The FTAA talks started in 1994 with 900 officials from the 34 participating countries meeting regularly in Miami, planning to complete and sign the deal either by 2004 or 2005. Parallel to these talks, the WTO's General Agreement on Trade in Services, or GATS, are also being conducted in secret in Geneva under the Chairmanship of Sergio Marchi. According to what we know, everything is on the table for takeover by multinational service providers, including water, sewers, electricity, energy, education. health, government procurements, postal services, etc. etc. In short, if multinational corporations set their eyes on school boards, they must be given opportunity to buy the system. BC Hydro, ICBC and Canada Post would be first to go as " trade distorting subsidies". The public ownership of Canada's forests and resources could be challenged and taken over.
Canada will take the softwood dispute to the NAFTA and WTO, who will rule against the USA. This will release the US government from any responsibility from throwing their lumber sector to the dogs. The Canadian government will sing the praises of the WTO and NAFTA, showing how beneficial free trade is for the country. The next day the doors will be opened for the unlimited exploitation of our resources without any safeguards, protection, or decision making by the public.

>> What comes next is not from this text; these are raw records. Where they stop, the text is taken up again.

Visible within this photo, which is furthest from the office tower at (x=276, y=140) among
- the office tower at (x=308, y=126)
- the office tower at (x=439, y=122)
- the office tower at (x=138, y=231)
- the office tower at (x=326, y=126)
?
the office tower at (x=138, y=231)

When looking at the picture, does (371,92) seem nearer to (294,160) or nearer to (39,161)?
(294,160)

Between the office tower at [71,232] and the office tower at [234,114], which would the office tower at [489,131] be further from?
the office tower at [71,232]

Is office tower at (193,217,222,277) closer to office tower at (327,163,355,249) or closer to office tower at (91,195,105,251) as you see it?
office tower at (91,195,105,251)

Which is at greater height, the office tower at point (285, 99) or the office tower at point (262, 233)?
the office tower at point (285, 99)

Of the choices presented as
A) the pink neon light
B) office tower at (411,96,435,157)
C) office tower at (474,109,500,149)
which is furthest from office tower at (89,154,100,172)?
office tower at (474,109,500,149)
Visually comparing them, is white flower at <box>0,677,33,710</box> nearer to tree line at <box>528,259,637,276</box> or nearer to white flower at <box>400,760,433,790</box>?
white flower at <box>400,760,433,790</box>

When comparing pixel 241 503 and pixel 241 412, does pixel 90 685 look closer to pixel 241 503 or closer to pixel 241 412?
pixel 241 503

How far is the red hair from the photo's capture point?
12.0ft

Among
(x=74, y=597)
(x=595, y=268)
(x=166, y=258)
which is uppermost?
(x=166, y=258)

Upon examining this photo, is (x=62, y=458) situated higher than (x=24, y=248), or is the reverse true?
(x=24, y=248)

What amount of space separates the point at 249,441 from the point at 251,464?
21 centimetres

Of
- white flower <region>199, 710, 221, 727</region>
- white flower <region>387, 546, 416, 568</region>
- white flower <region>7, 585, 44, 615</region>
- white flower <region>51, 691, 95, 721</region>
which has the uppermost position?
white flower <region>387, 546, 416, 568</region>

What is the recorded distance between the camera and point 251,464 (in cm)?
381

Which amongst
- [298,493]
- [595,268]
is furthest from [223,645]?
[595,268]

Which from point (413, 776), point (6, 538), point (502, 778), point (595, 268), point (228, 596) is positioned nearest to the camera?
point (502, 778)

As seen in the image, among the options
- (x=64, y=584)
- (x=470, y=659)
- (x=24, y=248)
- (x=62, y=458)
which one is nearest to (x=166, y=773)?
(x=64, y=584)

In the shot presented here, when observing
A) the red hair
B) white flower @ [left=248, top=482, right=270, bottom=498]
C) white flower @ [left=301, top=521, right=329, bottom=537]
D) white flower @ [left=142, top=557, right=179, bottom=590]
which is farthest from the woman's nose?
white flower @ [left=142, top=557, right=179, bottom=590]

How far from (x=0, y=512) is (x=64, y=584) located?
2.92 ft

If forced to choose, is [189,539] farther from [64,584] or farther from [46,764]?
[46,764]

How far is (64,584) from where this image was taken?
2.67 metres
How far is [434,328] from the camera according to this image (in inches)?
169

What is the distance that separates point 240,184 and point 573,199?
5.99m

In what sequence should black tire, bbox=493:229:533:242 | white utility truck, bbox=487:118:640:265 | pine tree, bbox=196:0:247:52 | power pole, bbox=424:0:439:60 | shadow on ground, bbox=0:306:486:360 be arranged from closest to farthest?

The water services will be sold to French companies. The schools to multinationals from the USA, who already are rubbing their hands in anticipation, with their trade publications predicting huge profits. The postal services will be privatized and rural deliveries cut off as not profitable. The Fraser Institute already has scores of publications praising all this by those like Norman Block on the privatization of all forests, and the sale of lakes, rivers and creeks for export and plans to prevent the public from knowing what goes on behind the gates.
Had the MAI gone through in 1997-98, there wouldn't be any major mills left in BC, just the raw logs exported. If either the FTAA or GATS will pass the same will happen because our laws on processing are against the principles of free trade. The governments know this, and also the corporations who urge them to take the dispute to the NAFTA or WTO, while crying crocodile tears over the destruction of our communities. Can anybody name one single example where a corporation bent a single finger to save jobs and communities?
The sordid fact is that the more people they can put out of work and the more communities they destroy the bigger their profit margins. And, according to neo-classical theory taught in all universities as good economics, that's all that counts.